Highlights & Insights¶

Dual utility of DINO features: Used simultaneously for motion modeling and identity registration, grounded in three key properties—motion tracking capability, appearance sparsity, and semantic consistency.
Motion–appearance disentanglement: The appearance sparsity of DINO features naturally decouples motion from appearance, avoiding the appearance leakage observed in attention-based methods.
No manual annotation required: Unlike VideoSwap, which requires manually defined semantic points, DINO features automatically provide robust implicit correspondences.
Automatic foreground segmentation via PCA: PCA dimensionality reduction with thresholding over DINO features automatically generates foreground masks without requiring an additional segmentation model.
Dominant user preference margin: A 65.6% user preference rate substantially surpasses competing methods, indicating a significant perceptual quality advantage.

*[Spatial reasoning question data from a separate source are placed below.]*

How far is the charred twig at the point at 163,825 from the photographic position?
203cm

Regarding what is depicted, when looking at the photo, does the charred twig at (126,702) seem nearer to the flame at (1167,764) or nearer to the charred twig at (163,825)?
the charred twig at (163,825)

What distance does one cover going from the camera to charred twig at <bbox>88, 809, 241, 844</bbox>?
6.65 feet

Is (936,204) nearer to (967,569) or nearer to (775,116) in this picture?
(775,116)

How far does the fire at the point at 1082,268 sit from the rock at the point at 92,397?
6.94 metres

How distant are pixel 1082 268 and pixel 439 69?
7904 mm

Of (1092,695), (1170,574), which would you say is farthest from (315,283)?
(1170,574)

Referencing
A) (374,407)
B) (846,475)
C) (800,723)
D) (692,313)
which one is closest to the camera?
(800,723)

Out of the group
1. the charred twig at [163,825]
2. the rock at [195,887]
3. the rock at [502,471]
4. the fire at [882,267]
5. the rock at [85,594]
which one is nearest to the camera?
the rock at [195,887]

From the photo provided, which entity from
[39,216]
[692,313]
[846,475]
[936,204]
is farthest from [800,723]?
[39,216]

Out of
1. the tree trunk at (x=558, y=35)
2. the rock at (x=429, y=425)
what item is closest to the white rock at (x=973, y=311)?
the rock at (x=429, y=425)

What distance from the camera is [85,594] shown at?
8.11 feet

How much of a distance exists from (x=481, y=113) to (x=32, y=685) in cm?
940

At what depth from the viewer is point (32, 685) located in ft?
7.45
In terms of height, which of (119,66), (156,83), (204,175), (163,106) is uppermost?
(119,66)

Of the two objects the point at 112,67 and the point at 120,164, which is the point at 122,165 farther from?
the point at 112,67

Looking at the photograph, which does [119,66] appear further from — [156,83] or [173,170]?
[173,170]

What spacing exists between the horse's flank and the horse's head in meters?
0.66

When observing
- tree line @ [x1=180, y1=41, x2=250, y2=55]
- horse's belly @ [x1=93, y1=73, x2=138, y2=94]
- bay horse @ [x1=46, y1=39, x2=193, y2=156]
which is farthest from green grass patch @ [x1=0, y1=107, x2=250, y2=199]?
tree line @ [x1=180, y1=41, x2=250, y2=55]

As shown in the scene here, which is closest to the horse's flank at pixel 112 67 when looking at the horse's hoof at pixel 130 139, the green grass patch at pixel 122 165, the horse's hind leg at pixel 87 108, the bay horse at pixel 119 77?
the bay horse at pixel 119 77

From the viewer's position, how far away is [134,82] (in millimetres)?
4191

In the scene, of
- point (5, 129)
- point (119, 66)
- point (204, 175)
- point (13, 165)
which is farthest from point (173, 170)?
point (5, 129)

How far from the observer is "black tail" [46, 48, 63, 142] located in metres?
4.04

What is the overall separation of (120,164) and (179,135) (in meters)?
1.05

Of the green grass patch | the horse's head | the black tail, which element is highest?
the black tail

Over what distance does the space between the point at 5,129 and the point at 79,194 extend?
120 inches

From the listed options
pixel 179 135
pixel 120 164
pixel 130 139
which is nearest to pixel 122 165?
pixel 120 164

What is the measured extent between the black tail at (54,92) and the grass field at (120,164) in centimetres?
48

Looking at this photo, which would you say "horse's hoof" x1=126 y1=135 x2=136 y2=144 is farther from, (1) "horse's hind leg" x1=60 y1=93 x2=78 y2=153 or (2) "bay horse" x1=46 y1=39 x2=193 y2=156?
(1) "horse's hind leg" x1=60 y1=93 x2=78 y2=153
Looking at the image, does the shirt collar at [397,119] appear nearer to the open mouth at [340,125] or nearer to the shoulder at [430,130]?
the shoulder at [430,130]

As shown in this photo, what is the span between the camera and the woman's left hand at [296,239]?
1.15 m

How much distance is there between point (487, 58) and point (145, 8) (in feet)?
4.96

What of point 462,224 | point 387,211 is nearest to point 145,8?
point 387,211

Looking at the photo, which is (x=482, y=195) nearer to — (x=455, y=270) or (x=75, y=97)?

Limitations & Future Work¶

Built upon Stable Diffusion 1.5; generation quality is constrained by the base model.
Each video requires independent training of Stage 1 and Stage 2 (50–100 and 800–1000 iterations, respectively), limiting efficiency.
Validated only on 16-frame short videos; performance on longer videos remains unexplored.
Reference image-guided editing requires 3–5 target subject images; single-image scenarios are not investigated.
Relies on DDIM inversion quality, which may be unstable for complex backgrounds or large motions.

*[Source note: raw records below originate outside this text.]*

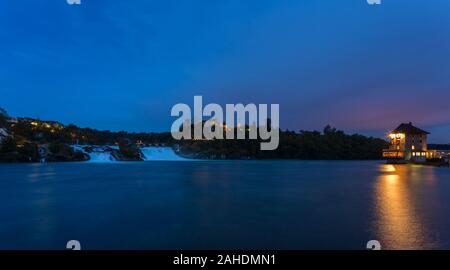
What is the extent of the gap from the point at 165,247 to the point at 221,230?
76.0 inches

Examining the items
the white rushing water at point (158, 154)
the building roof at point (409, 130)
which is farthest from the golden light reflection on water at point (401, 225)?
A: the white rushing water at point (158, 154)

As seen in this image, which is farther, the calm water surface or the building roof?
the building roof

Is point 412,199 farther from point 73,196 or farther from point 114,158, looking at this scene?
point 114,158

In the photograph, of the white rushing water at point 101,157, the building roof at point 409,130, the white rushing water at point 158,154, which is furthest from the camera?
the white rushing water at point 158,154

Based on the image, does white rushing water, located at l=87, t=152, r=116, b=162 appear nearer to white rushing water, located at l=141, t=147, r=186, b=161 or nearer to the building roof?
white rushing water, located at l=141, t=147, r=186, b=161

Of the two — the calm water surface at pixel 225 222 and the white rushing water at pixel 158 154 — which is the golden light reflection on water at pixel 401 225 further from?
the white rushing water at pixel 158 154

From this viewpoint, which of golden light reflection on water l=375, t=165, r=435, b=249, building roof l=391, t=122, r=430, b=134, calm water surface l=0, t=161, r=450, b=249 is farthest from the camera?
building roof l=391, t=122, r=430, b=134

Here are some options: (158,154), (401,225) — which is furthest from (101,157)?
(401,225)

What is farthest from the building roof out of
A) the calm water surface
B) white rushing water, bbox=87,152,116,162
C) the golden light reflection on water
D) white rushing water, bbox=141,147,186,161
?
white rushing water, bbox=87,152,116,162

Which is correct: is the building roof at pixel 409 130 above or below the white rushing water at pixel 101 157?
above

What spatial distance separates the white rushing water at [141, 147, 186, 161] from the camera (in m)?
84.2

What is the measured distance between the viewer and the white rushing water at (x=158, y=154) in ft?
276

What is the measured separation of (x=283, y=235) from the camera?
7859mm

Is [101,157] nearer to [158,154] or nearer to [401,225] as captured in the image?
[158,154]
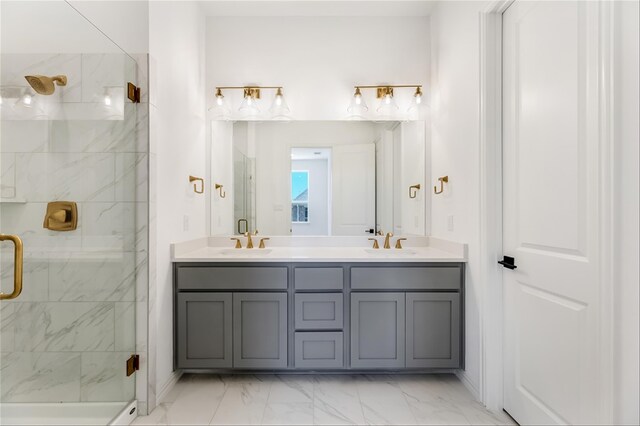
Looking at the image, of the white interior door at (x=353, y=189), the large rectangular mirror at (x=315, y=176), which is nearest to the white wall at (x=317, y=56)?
the large rectangular mirror at (x=315, y=176)

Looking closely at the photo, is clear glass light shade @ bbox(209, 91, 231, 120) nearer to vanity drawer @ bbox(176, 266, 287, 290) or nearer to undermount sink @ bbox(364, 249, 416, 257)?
vanity drawer @ bbox(176, 266, 287, 290)

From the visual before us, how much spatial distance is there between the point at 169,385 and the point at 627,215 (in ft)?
7.92

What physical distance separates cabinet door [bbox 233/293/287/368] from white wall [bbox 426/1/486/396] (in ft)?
3.80

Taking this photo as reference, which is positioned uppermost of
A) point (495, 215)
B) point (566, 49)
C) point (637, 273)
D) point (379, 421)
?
point (566, 49)

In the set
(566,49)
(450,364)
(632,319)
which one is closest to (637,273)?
(632,319)

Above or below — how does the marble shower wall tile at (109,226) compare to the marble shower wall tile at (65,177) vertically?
below

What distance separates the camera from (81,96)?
59.2 inches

VideoSwap: Uses sparse semantic points but requires manual annotation; DIVE automates this process with DINO features.
TokenFlow: Propagates diffusion features via inter-frame correspondences but still suffers from appearance leakage.
RAVE: Uses depth-map-based correspondences; high density introduces flickering.
Insight: DINO features hold substantial potential in the video domain; the simple PCA + thresholding foreground segmentation strategy is particularly practical.

Rating¶

Novelty: ⭐⭐⭐⭐ (The motivation for using DINO features as video correspondences is clear and the application is elegant.)
Experimental Thoroughness: ⭐⭐⭐⭐ (Comprehensive quantitative comparisons, ablations, and a convincing user study.)
Writing Quality: ⭐⭐⭐⭐ (PCA visualizations and other analyses are intuitive; the pipeline diagram is clear.)
Value: ⭐⭐⭐⭐ (First systematic exploration of DINO's potential in video editing, opening a new research direction.)